▸ EXERCISE PROMPT:
Write the records out again, keeping each line exactly as it is.

▸ INFORMATION GIVEN:
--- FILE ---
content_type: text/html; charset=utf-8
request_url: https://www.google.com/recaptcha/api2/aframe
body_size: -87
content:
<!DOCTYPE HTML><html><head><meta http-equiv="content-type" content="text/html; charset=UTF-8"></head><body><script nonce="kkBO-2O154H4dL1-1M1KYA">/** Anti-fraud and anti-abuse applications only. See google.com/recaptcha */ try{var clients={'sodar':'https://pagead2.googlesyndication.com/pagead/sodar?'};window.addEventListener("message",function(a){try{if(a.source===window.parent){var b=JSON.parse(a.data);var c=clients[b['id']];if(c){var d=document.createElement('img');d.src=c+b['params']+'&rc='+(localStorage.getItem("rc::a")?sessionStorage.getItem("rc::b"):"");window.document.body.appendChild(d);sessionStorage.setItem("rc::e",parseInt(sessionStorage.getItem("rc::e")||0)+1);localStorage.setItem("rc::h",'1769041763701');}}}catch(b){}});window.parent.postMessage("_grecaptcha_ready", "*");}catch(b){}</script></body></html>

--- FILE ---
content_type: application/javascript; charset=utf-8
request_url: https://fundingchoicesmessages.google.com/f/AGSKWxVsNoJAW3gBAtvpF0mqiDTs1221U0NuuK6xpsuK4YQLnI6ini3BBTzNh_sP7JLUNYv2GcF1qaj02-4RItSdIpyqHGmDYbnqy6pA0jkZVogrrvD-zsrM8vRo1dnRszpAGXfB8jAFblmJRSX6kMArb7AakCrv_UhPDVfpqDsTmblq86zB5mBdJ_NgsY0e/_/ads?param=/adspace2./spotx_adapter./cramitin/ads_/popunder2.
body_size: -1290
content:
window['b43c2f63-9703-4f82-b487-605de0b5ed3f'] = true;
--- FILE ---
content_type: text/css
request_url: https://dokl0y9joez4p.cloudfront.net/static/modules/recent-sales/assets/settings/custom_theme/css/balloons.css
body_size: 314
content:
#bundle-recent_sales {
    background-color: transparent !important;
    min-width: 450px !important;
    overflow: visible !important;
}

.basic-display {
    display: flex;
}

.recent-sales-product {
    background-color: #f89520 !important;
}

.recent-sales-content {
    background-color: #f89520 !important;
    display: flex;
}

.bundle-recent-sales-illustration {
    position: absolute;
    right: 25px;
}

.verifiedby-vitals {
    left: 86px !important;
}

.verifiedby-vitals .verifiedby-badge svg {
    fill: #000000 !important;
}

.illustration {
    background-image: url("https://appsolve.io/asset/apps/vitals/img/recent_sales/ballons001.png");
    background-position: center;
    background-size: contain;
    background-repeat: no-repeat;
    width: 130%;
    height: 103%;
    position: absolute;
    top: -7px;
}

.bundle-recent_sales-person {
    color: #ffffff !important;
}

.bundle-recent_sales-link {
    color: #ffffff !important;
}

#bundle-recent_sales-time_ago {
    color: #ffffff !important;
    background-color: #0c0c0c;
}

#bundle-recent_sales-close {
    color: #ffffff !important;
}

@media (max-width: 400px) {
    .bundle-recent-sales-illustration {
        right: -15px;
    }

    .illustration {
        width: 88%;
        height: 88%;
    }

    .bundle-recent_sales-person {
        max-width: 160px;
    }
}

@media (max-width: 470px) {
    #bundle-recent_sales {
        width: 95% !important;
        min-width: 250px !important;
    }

▸ TASK OUTPUT:
--- FILE ---
content_type: text/html; charset=utf-8
request_url: https://www.google.com/recaptcha/api2/aframe
body_size: -87
content:
<!DOCTYPE HTML><html><head><meta http-equiv="content-type" content="text/html; charset=UTF-8"></head><body><script nonce="kkBO-2O154H4dL1-1M1KYA">/** Anti-fraud and anti-abuse applications only. See google.com/recaptcha */ try{var clients={'sodar':'https://pagead2.googlesyndication.com/pagead/sodar?'};window.addEventListener("message",function(a){try{if(a.source===window.parent){var b=JSON.parse(a.data);var c=clients[b['id']];if(c){var d=document.createElement('img');d.src=c+b['params']+'&rc='+(localStorage.getItem("rc::a")?sessionStorage.getItem("rc::b"):"");window.document.body.appendChild(d);sessionStorage.setItem("rc::e",parseInt(sessionStorage.getItem("rc::e")||0)+1);localStorage.setItem("rc::h",'1769041763701');}}}catch(b){}});window.parent.postMessage("_grecaptcha_ready", "*");}catch(b){}</script></body></html>

--- FILE ---
content_type: application/javascript; charset=utf-8
request_url: https://fundingchoicesmessages.google.com/f/AGSKWxVsNoJAW3gBAtvpF0mqiDTs1221U0NuuK6xpsuK4YQLnI6ini3BBTzNh_sP7JLUNYv2GcF1qaj02-4RItSdIpyqHGmDYbnqy6pA0jkZVogrrvD-zsrM8vRo1dnRszpAGXfB8jAFblmJRSX6kMArb7AakCrv_UhPDVfpqDsTmblq86zB5mBdJ_NgsY0e/_/ads?param=/adspace2./spotx_adapter./cramitin/ads_/popunder2.
body_size: -1290
content:
window['b43c2f63-9703-4f82-b487-605de0b5ed3f'] = true;
--- FILE ---
content_type: text/css
request_url: https://dokl0y9joez4p.cloudfront.net/static/modules/recent-sales/assets/settings/custom_theme/css/balloons.css
body_size: 314
content:
#bundle-recent_sales {
    background-color: transparent !important;
    min-width: 450px !important;
    overflow: visible !important;
}

.basic-display {
    display: flex;
}

.recent-sales-product {
    background-color: #f89520 !important;
}

.recent-sales-content {
    background-color: #f89520 !important;
    display: flex;
}

.bundle-recent-sales-illustration {
    position: absolute;
    right: 25px;
}

.verifiedby-vitals {
    left: 86px !important;
}

.verifiedby-vitals .verifiedby-badge svg {
    fill: #000000 !important;
}

.illustration {
    background-image: url("https://appsolve.io/asset/apps/vitals/img/recent_sales/ballons001.png");
    background-position: center;
    background-size: contain;
    background-repeat: no-repeat;
    width: 130%;
    height: 103%;
    position: absolute;
    top: -7px;
}

.bundle-recent_sales-person {
    color: #ffffff !important;
}

.bundle-recent_sales-link {
    color: #ffffff !important;
}

#bundle-recent_sales-time_ago {
    color: #ffffff !important;
    background-color: #0c0c0c;
}

#bundle-recent_sales-close {
    color: #ffffff !important;
}

@media (max-width: 400px) {
    .bundle-recent-sales-illustration {
        right: -15px;
    }

    .illustration {
        width: 88%;
        height: 88%;
    }

    .bundle-recent_sales-person {
        max-width: 160px;
    }
}

@media (max-width: 470px) {
    #bundle-recent_sales {
        width: 95% !important;
        min-width: 250px !important;
    }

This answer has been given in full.